Introducing Deep-Littré

Introduction

The four quarto volumes and supplement of Émile Littré's Dictionnaire de la langue française, published between 1862 and 1877, come to over 11 million words in total. That's longer than all the hundred novels of the ELTeC-Fra corpus combined.

Thankfully we have digital versions. François Gannaz's XMLittré project provides both a plain-text and an XML digitization of the full dictionary. In the XML edition, the internal structure of entries is represented by roughly 87,000 sub-entry blocks encoded as "<indent>" elements.

But the variety and structure of Littré's actual text are not fully captured by this flat, undifferentiated indent structure. Specifically, a typical entry in Littré contains a hierarchy of several kinds of information: numbered senses (the core definitions), figurative extensions, domain labels, register labels, locutions, literary citations, etymologies, and historical notes.

While XMLittré preserves the text, it does not distinguish the different structural roles those elements play within an entry.

This is not a criticism of Gannaz’s work. Converting Littré into XML was a major undertaking that reportedly required hundreds or even thousands of hours. My own work, still in progress, has been a similarly meticulous task that builds directly on that effort.

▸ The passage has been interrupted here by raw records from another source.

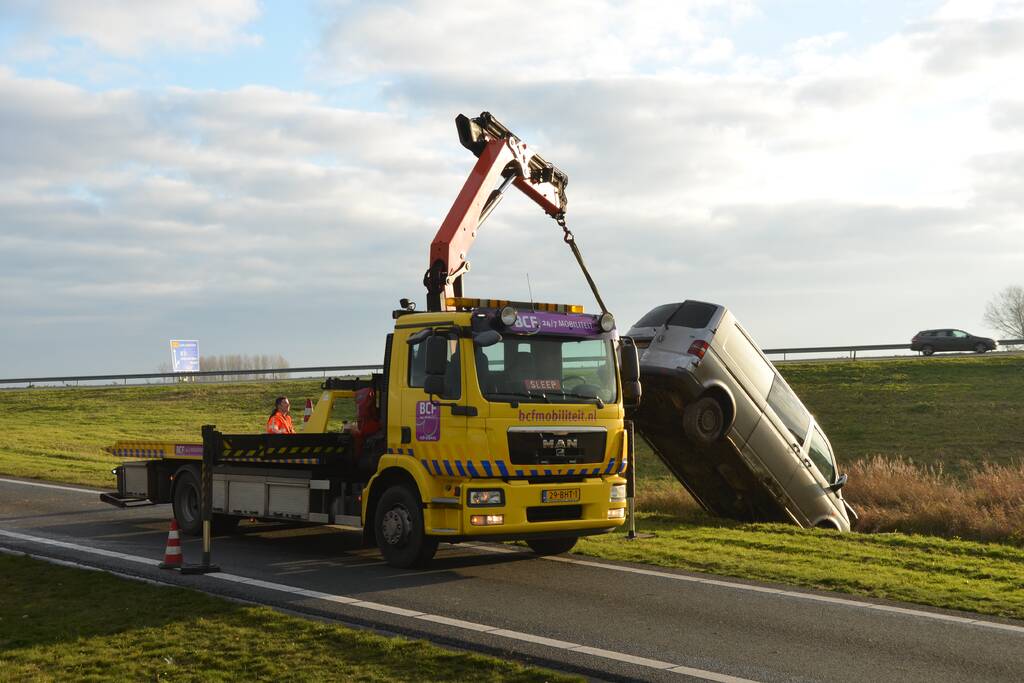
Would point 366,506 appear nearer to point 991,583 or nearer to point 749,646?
point 749,646

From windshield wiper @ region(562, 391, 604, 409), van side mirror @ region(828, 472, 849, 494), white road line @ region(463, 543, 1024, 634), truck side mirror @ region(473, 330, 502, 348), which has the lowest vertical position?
white road line @ region(463, 543, 1024, 634)

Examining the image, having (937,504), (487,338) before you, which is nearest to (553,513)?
(487,338)

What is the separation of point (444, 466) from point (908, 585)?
4524mm

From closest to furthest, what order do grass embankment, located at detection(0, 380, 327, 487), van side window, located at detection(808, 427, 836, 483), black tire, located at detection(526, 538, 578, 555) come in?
black tire, located at detection(526, 538, 578, 555) < van side window, located at detection(808, 427, 836, 483) < grass embankment, located at detection(0, 380, 327, 487)

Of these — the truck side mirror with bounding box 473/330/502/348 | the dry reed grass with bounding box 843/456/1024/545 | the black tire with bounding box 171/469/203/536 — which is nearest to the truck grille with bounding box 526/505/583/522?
the truck side mirror with bounding box 473/330/502/348

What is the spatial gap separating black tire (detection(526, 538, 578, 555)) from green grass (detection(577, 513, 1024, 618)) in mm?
232

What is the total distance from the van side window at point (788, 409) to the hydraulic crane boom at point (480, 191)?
4.23 meters

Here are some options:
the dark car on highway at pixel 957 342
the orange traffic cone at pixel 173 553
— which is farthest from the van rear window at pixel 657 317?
the dark car on highway at pixel 957 342

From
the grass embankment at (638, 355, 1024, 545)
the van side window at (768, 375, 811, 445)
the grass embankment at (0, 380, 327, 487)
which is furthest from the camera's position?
the grass embankment at (0, 380, 327, 487)

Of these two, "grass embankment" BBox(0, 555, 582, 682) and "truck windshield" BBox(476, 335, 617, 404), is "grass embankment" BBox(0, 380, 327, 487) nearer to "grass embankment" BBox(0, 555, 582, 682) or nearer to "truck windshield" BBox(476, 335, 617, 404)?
"grass embankment" BBox(0, 555, 582, 682)

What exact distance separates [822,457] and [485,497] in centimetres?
756

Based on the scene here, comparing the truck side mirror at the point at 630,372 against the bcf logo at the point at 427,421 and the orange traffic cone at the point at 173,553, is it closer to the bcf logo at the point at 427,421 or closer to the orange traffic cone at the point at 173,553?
the bcf logo at the point at 427,421

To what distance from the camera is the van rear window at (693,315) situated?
14183 millimetres

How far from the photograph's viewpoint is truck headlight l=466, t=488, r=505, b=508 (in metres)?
10.1
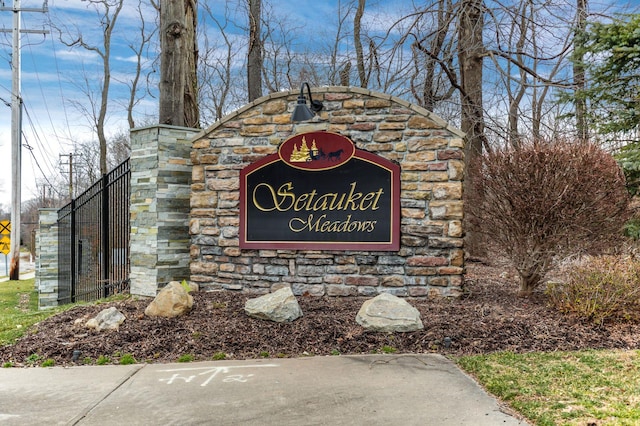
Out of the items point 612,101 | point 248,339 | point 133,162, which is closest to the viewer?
point 248,339

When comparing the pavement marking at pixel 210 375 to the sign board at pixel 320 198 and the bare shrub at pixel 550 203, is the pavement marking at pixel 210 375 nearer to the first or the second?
the sign board at pixel 320 198

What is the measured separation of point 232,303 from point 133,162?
2.85 meters

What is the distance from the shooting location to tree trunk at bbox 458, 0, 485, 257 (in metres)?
11.2

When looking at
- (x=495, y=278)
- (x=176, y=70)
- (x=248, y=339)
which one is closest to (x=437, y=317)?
(x=248, y=339)

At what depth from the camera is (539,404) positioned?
336cm

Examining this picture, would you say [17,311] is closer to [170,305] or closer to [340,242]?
[170,305]

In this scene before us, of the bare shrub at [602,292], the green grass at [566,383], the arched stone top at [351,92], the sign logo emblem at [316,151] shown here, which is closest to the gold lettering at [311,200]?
the sign logo emblem at [316,151]

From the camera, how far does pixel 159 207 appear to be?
23.7ft

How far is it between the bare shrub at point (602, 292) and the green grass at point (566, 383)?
0.92 metres

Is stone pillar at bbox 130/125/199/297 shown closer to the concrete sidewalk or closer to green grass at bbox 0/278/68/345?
green grass at bbox 0/278/68/345

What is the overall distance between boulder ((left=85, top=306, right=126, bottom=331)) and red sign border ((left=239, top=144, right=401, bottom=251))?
78.2 inches

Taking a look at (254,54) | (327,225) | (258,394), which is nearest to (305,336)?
(258,394)

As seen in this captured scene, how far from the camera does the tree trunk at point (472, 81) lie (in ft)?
36.6

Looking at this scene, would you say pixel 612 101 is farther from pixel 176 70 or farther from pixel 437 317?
pixel 176 70
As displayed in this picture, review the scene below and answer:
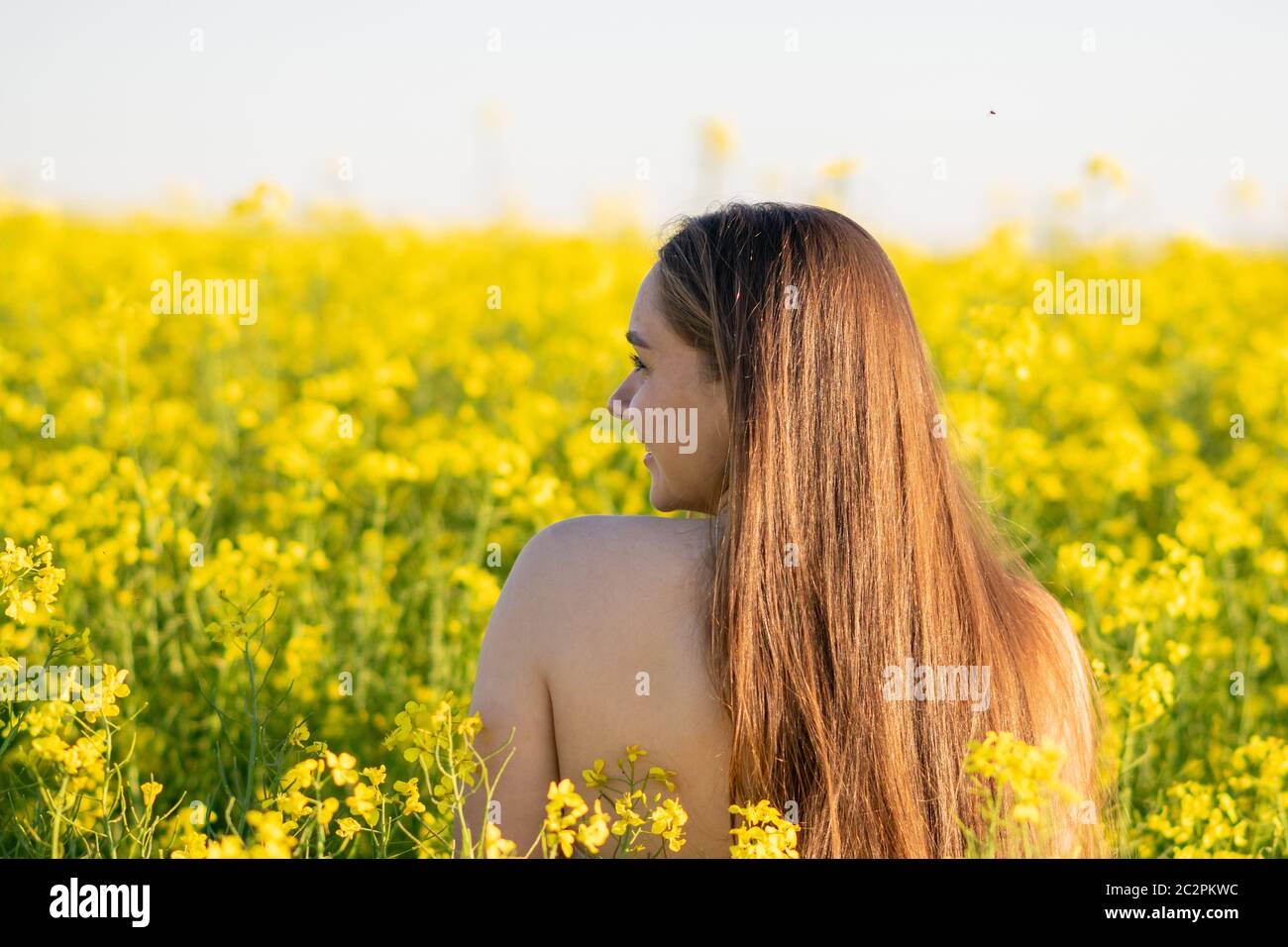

My project introduced here, Deep-Littré, is an ongoing attempt to recover the internal structure of Littré’s entries and represent it explicitly. The goal is to make the dictionary easier to analyze computationally and more navigable for readers.

An small example entry: TRONQUER

A walkthrough of the TEI format

The full TRONQUER entry is available here if you want to see it all at once. I'll walk through it piece by piece below.

Headword and part of speech

Every entry begins with the lemma, its pronunciation, and its grammatical category:

<entry xml:id="tronquer">
  <form type="lemma">
    <orth>TRONQUER</orth>
    <pron>tron-ké</pron>
  </form>
  <gramGrp><gram type="pos">v. a.</gram></gramGrp>

The xml:id is an ASCII-normalized key derived from the headword, useful for cross-references and as a stable identifier in the database. "v. a." is Littré's abbreviation for verbe actif (basically, a transitive verb).

Numbered senses

The definitions, ordered from concrete to abstract:

<sense xml:id="tronquer_s1" n="1">
  <def>Retrancher, couper.</def>
</sense>
<sense xml:id="tronquer_s2" n="2">
  <def>Scier sur le tour.</def>
</sense>
<sense xml:id="tronquer_s3" n="3">
  <usg type="sem">fig.</usg>
  <def>
    En parlant des ouvrages d'esprit et en mauvaise part, 
    y retrancher quelque chose d'essentiel.
  </def>
  [… citations omitted for brevity …]
</sense>

Each sense carries an xml:id and a number. The xml:id follows a hierarchical scheme: tronquer_s1 for the first sense, tronquer_s1.1 for its first sub-entry, and so on. (The sub-entries are not shown here.)

Literary citations

Most senses include one or more citations drawn from literature:

<cit type="example">
  <quote>
    Il ôte de chez lui les branches les plus belles,
    Il tronque son verger contre toute raison
  </quote>
  <bibl>
    <author>LA FONT.</author>
    <biblScope>Fabl. XII, 20</biblScope>
  </bibl>
</cit>

The <author> field preserves Littré's abbreviated forms: here, "LA FONT." for La Fontaine.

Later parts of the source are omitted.